Nassau County wants to add more fees to tickets issued by red-light cameras and police officers.
"The extra fees that they're putting on, it's ridiculous," says Arthur Samos, who lives in Floral Park. "It's one way of getting more money for the county."
Democrats say the county faces a projected $180 million deficit next year. Republican County Executive Ed Mangano says increasing the $55 fee on traffic and camera tickets will raise $35 million. Lawmakers have not decided on how much to hike it.
But taxpayers say the current $55 fee is already too high.
Democrat Kevan Abrahams, the minority leader of the Nassau County Legislature, says raising the fee is a "backdoor tax."

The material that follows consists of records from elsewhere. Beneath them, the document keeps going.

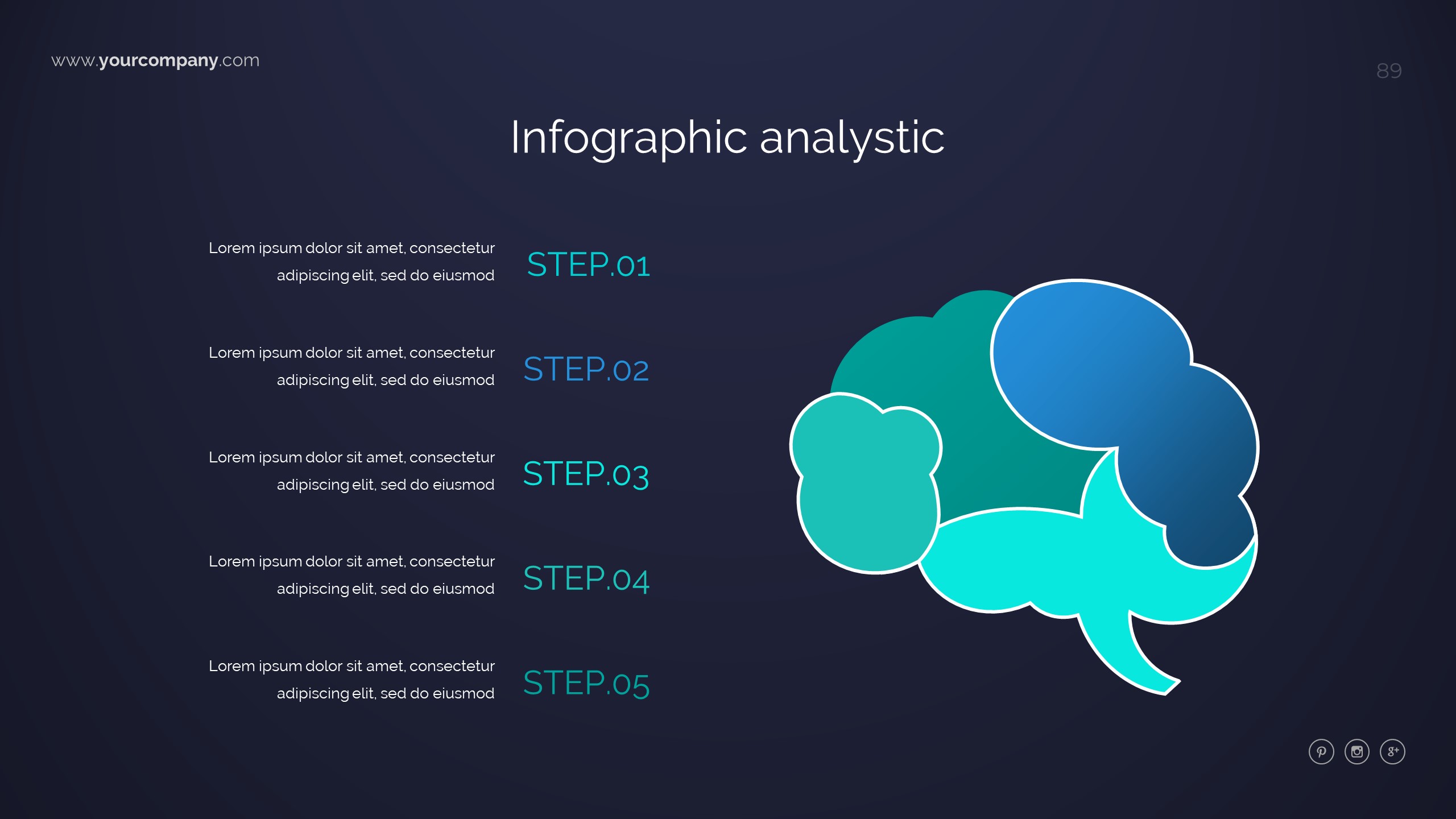 www.yourcompany.com

89

Infographic analystic

Lorem ipsum dolor sit amet, consectetur adipiscing elit, sed do eiusmod

STEP.01

Lorem ipsum dolor sit amet, consectetur adipiscing elit, sed do eiusmod

STEP.02

Lorem ipsum dolor sit amet, consectetur adipiscing elit, sed do eiusmod

STEP.03

Lorem ipsum dolor sit amet, consectetur adipiscing elit, sed do eiusmod

STEP.04

Lorem ipsum dolor sit amet, consectetur adipiscing elit, sed do eiusmod

STEP.05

"These fees are not tied to services," he says. "They're not enhancing police. They're not hiring more police officers. We're not reducing overtime. We're not doing anything with these fees."
And Alec Slatky, a spokesman for AAA, is urging lawmakers to reject the fee hike as well.
"I think it has a negative impact on traffic safety, because when you make traffic enforcement about balancing the budget that makes people less inclined to support genuine safety measures," he says. "So this really diminishes the traffic safety culture."
Nassau taxpayers will get a chance to weigh in on the proposed fee hikes at several public hearings later this month. The budget must be approved by Oct. 31.